• [Exercices proposés]
1. Répondez aux questions suivantes à partir du texte sur le bouddhisme athée.
(a) Quel exemple le texte donne-t-il pour montrer que l'impermanence d'une position ne remet pas en question la continuité d'une trajectoire ?
(b) Que faudrait-il, selon le texte, pour estimer qu'un karma puisse être juste ?
(c) Par quels moyens peut-on rendre le karma juste réel ?
2. Restituez à l'identique le passage du texte sur le bouddhisme athée qui s'ouvre sur les mots "Impossibilité logique. Non" et se termine par "développer, à l'occasion.".

╭─ Texte étudié

Un bouddhisme athée

chakyam

chakyam a écrit :Indépendamment du fait qu'aucune continuité ne peut être démontrée puisqu'à chaque instant l'impermanence remplit sa fonction, il n'y a personne pour recueillir un quelconque fruit improbable d'une action improbable à partir d'un acte improbable posé
Au contraire, l'impermanence est le résultat de la causalité continue dans la continuité des instants. Par exemple, une bille qui roule, le fait que sa position soit impermanence ne remet pas en question la continuité de sa trajectoire.


Impossibilité logique. Non seulement celui ou celle qui pourrait en bénéficier est lui-même soumis à l'impermanence et change d'instant en instant. La continuité des instants n'est quel le résultat d'une cogitation mémorielle de celui ou celle qui s'y livre à l'instar de la bille qui roule, succession de point dans l'espace tout comme la juxtaposition d'images fixes donnant l'illusion du mouvement mais ne le produisant pas.
Pour estimer qu'un karma puisse être juste, "il faudrait qu'il y ait un arbitre", lui même soumis à l'impermanence. Autant dire qu'il s'agit là d'une pensée bureaucratique sans aucune prise sur la réalité, qu'elle soit conventionnelle ou ultime. Nous pourrons développer, à l'occasion.
Oui et non, parce qu'on peut rendre le karma juste réel par la pression sociale, la récompense et la punition infligée à autrui. En d'autres termes, le social peut créer une sorte de karma supplémentaire.

╰─
╭─ Données présentées

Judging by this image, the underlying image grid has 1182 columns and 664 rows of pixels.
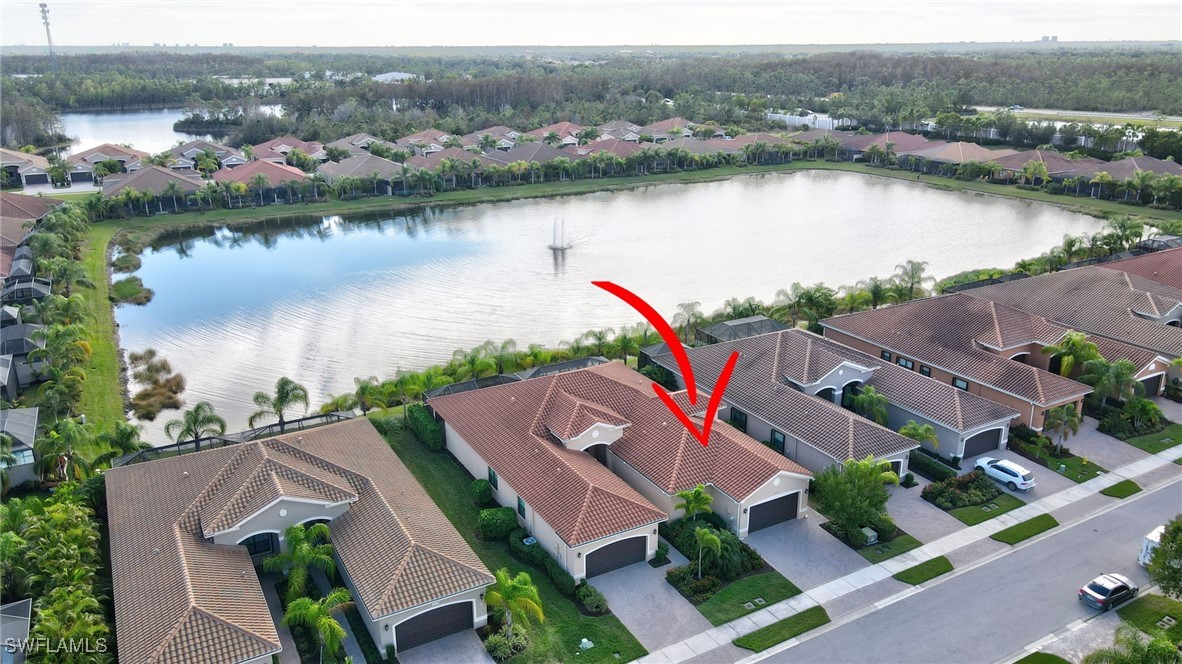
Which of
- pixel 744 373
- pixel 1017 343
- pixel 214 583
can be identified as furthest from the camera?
pixel 1017 343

╰─

• [Corrigés des exercices]
1.
(a) Une bille qui roule.
(b) Il faudrait qu'il y ait un arbitre, lui-même soumis à l'impermanence.
(c) Par la pression sociale, la récompense et la punition infligée à autrui.

2.
Impossibilité logique. Non seulement celui ou celle qui pourrait en bénéficier est lui-même soumis à l'impermanence et change d'instant en instant. La continuité des instants n'est quel le résultat d'une cogitation mémorielle de celui ou celle qui s'y livre à l'instar de la bille qui roule, succession de point dans l'espace tout comme la juxtaposition d'images fixes donnant l'illusion du mouvement mais ne le produisant pas.
Pour estimer qu'un karma puisse être juste, "il faudrait qu'il y ait un arbitre", lui même soumis à l'impermanence. Autant dire qu'il s'agit là d'une pensée bureaucratique sans aucune prise sur la réalité, qu'elle soit conventionnelle ou ultime. Nous pourrons développer, à l'occasion.